Listen to our podcast interview with David here, check it out on iTunesSpotifyGoogle Play, or Stitcher, or listen to it below.

5 Responses

  1. Sam

    Is this an ad? These things are terrible in sound quality, fit and feel, and look.

  2. Paul Resnikoff

    The sound quality is nowhere near the same as headphones, even AirPods. So you have to decide if it’s too sub-par for your needs.

    “It should be noted, however, that the overall sound quality isn’t higher-end. That makes little difference for audio like podcasts, though fidelity on music is significantly worse than a higher-end headphone — or even AirPod — experience.”
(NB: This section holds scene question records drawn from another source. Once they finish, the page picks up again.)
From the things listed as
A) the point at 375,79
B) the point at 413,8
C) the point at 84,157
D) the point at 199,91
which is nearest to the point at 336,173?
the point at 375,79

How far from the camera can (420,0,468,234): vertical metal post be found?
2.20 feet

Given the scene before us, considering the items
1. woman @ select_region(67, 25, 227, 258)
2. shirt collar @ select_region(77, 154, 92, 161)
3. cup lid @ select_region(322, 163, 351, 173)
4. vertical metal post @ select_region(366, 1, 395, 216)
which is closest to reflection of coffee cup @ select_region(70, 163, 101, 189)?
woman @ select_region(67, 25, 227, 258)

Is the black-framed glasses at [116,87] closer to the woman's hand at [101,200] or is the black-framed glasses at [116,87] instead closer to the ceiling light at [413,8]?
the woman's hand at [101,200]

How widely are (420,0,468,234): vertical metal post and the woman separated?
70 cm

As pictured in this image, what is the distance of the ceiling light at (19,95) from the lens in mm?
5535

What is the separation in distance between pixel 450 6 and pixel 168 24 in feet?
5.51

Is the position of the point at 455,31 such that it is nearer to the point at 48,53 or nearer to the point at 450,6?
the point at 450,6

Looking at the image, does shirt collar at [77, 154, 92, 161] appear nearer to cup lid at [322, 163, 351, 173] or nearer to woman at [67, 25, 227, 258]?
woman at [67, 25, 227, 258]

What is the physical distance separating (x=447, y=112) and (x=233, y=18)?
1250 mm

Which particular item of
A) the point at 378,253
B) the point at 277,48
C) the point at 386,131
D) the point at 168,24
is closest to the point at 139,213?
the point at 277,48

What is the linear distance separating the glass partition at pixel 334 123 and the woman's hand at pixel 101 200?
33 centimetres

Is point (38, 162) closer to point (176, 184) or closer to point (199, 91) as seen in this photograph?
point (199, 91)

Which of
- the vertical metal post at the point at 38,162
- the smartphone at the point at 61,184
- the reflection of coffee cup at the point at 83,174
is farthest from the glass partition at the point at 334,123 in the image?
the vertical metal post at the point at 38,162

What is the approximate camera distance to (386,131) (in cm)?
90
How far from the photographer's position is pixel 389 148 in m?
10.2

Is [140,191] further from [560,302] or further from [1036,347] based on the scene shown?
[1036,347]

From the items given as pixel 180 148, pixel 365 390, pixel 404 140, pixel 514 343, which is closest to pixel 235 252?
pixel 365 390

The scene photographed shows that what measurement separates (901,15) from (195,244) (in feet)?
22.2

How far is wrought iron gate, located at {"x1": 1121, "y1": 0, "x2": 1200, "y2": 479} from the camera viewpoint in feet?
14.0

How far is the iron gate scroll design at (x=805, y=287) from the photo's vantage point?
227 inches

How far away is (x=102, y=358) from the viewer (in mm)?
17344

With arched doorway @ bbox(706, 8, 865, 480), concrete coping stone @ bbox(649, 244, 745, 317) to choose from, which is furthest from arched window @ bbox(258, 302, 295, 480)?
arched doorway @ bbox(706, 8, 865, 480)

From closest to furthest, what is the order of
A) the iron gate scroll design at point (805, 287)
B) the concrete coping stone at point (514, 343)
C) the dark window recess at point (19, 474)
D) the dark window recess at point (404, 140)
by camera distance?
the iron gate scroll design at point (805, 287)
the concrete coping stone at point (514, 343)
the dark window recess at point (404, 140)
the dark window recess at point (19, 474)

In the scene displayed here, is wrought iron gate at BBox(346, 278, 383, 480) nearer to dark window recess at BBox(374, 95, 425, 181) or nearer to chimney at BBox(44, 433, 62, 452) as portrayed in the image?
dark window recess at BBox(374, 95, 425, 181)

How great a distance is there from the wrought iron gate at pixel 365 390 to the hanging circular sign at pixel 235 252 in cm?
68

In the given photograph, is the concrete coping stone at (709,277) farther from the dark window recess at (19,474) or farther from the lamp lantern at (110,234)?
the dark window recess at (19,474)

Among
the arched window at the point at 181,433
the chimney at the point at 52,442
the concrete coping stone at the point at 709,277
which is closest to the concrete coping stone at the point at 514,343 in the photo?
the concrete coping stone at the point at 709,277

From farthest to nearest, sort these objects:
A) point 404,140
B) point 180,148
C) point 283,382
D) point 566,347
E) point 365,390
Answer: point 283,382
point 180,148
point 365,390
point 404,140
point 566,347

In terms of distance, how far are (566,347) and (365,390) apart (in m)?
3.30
    Maybe that gets better, maybe not, but for stuff like podcasts, workout music, etc., it worked for me. Just manage your expectations on that one.

  3. Peter

    A few comments to be made here about terminology:
    The cochlea is simply the cochlea. It is part of the inner ear. The vestibular system is the other part of the inner ear. There is no ‘inner’ cochlea.
    The sensory cells of the cochlea are called hair cells. (Stereo)cilia are not those cells. They are hair-like projections from those cells that move in response to mechanical stimulus, allowing ions to cross the membrane of the hair cells.

  4. Annette

    I live in LA and like to walk a lot so I bought a pair made by Aftershokz. I find them lightweight, fairly comfortable, the fidelity akin to an earbud, and, most importantly I can hear traffic, emergency vehicles, protect my hearing and, be aware if someone is coming up behind me when I am walking (important, these days, especially for women.) My only issue in wearing them is combined with with sunglasses it is a bit uncomfortable, but think that a designer could consider that in future models.